» Work item:
A word-for-word transcription of the data below is required.

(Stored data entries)
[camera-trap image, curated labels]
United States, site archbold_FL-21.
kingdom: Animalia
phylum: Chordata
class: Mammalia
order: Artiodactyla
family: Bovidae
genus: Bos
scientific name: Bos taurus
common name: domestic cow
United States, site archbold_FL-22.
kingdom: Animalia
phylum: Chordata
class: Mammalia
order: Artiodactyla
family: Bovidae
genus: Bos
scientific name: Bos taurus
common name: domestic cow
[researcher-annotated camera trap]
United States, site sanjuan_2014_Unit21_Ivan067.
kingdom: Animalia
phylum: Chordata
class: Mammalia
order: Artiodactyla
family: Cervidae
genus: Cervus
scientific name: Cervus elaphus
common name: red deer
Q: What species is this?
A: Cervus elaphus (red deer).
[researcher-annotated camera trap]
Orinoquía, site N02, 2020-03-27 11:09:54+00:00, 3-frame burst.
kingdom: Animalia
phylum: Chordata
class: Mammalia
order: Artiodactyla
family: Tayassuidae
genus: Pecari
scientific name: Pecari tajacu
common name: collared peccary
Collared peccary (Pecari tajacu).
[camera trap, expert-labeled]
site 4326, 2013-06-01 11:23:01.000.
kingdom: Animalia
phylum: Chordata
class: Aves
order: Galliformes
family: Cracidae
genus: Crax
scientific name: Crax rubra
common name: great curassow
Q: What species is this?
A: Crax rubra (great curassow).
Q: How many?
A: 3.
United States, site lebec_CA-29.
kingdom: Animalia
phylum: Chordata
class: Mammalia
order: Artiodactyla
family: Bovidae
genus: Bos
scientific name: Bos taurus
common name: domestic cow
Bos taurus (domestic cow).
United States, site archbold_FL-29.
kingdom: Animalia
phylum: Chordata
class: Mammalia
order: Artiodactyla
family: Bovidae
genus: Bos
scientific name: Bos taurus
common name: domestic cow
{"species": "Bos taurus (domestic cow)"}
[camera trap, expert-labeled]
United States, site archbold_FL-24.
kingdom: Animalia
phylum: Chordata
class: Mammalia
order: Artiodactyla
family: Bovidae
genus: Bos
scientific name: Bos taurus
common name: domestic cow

» Response:
[camera-trap image, curated labels]
United States, site archbold_FL-21.
kingdom: Animalia
phylum: Chordata
class: Mammalia
order: Artiodactyla
family: Bovidae
genus: Bos
scientific name: Bos taurus
common name: domestic cow
United States, site archbold_FL-22.
kingdom: Animalia
phylum: Chordata
class: Mammalia
order: Artiodactyla
family: Bovidae
genus: Bos
scientific name: Bos taurus
common name: domestic cow
[researcher-annotated camera trap]
United States, site sanjuan_2014_Unit21_Ivan067.
kingdom: Animalia
phylum: Chordata
class: Mammalia
order: Artiodactyla
family: Cervidae
genus: Cervus
scientific name: Cervus elaphus
common name: red deer
Q: What species is this?
A: Cervus elaphus (red deer).
[researcher-annotated camera trap]
Orinoquía, site N02, 2020-03-27 11:09:54+00:00, 3-frame burst.
kingdom: Animalia
phylum: Chordata
class: Mammalia
order: Artiodactyla
family: Tayassuidae
genus: Pecari
scientific name: Pecari tajacu
common name: collared peccary
Collared peccary (Pecari tajacu).
[camera trap, expert-labeled]
site 4326, 2013-06-01 11:23:01.000.
kingdom: Animalia
phylum: Chordata
class: Aves
order: Galliformes
family: Cracidae
genus: Crax
scientific name: Crax rubra
common name: great curassow
Q: What species is this?
A: Crax rubra (great curassow).
Q: How many?
A: 3.
United States, site lebec_CA-29.
kingdom: Animalia
phylum: Chordata
class: Mammalia
order: Artiodactyla
family: Bovidae
genus: Bos
scientific name: Bos taurus
common name: domestic cow
Bos taurus (domestic cow).
United States, site archbold_FL-29.
kingdom: Animalia
phylum: Chordata
class: Mammalia
order: Artiodactyla
family: Bovidae
genus: Bos
scientific name: Bos taurus
common name: domestic cow
{"species": "Bos taurus (domestic cow)"}
[camera trap, expert-labeled]
United States, site archbold_FL-24.
kingdom: Animalia
phylum: Chordata
class: Mammalia
order: Artiodactyla
family: Bovidae
genus: Bos
scientific name: Bos taurus
common name: domestic cow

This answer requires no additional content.